Lost at sea?

Pat Buchanan has an opinion on LOST, noting that then President Reagan in 1982 refused to sign the Law of the Sea Treaty or send it to the Senate. Now apparently George Bush, the US Senate, and the Navy are aligned to support it:

What is the matter with Bush? What is the matter with the U.S. Navy? For the sea treaty grants us no rights we do not already have in international law and tradition — it only codifies them. It siphons off national rights, national sovereignty and national wealth, however, and empowers global bureaucrats and Third World kleptocrats whose common trait is jealousy of and hostility toward the United States.

Under LOST, if the United States wishes to mine the ocean or scoop up minerals from its floor, we would have to pay a fee and get permission from the Authority, then provide a subsidiary of the Authority called the Enterprise with a comparable site for its own exploitation with our technology. Eventually, the Authority would collect 7 percent of the revenue from the U.S. mining site, giving this institution of world government what the United Nations has hungered for for decades: the power to tax nations.

While the treaty assures the right of peaceful passage on the high seas and through narrows that are territorial waters, we already have that right under international law. And for the past two centuries, we have had as guarantor of the right of free passage the U.S. Navy. Now, we will have it courtesy of the International Seabed Authority.

“It is inconceivable to this naval officer,” writes Adm.

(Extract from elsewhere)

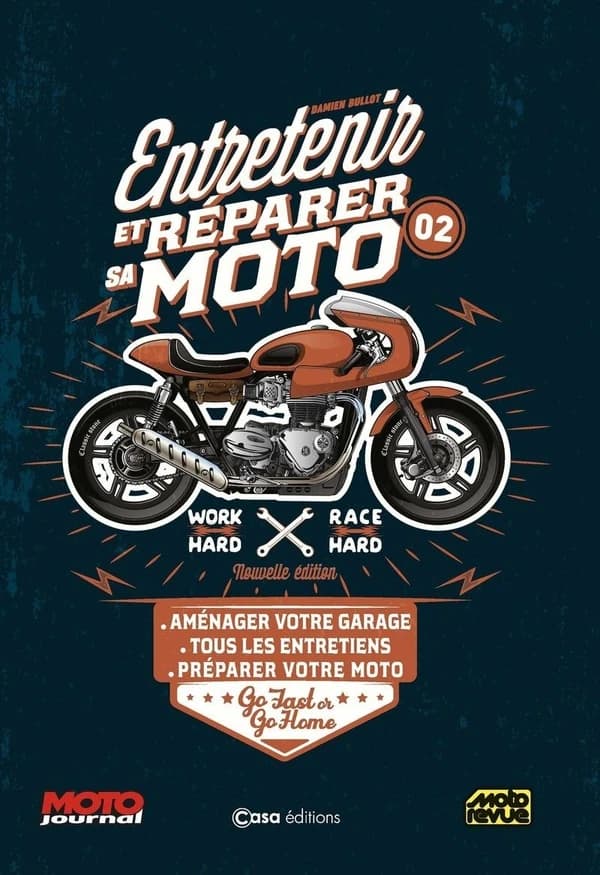 Entretenir et réparer sa moto. 02, Aménager votre garage, tous les entretiens, préparer votre moto... (Nouvelle éd.) Damien Bullot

James Lyons, former commander of U.S. forces in the Pacific, “why the Senate would willingly want to forfeit its responsibility for America’s freedom of the seas to the unelected and unaccountable international agency that would be created by the ratification of LOST.

“The power of the U.S. Navy, not some anonymous bureaucracy, has been the nation’s guarantee to our access to and freedom of the seas. I can cite many maritime operations — from the blockade of Cuba in 1962, to the reflagging of ships in the Persian Gulf, to our submarine intelligence-gathering programs — that have been critical to maintaining our freedom of the seas and protecting our waters from encroachment. All those examples would likely have to be submitted to an international tribunal for approval if we become a signatory to this treaty. … This is incomprehensible.”

U.S. warships today inspect vessels suspected of carrying nuclear contraband. In the Cold War, U.S. submarines entered harbors to tap into communications cables to protect our national security. Our subs routinely transit straits submerged. To do this, post-LOST, the Navy would have to get permission from an Authority composed of states most of which have an almost unbroken record of voting against us in the United Nations. Why are we doing this?

We note that this is not new news. The administration has had the same — inexplicable — position on this treaty for several years now.

One Response to “Lost at sea?”

  1. gs Says:

    Jeane Kirkpatrick (RIP) testified that the treaty is against the USA’s economic interests. Law professor Jeremy Rabkin asserts that it has negative national-security implications. Rabkin:

    Though the text was cast in its final form (apart from appendices) in 1982, the treaty was largely negotiated in the 1970s. That was not an altogether promising gestation period for international ventures. It was in the 1970s that newly independent states in what was then called “the Third World” achieved a reliable majority in the UN General Assembly. At the urging of the new majority, the UN proceeded to sponsor a whole series of ambitious new projects aimed at global redistribution of power and resources.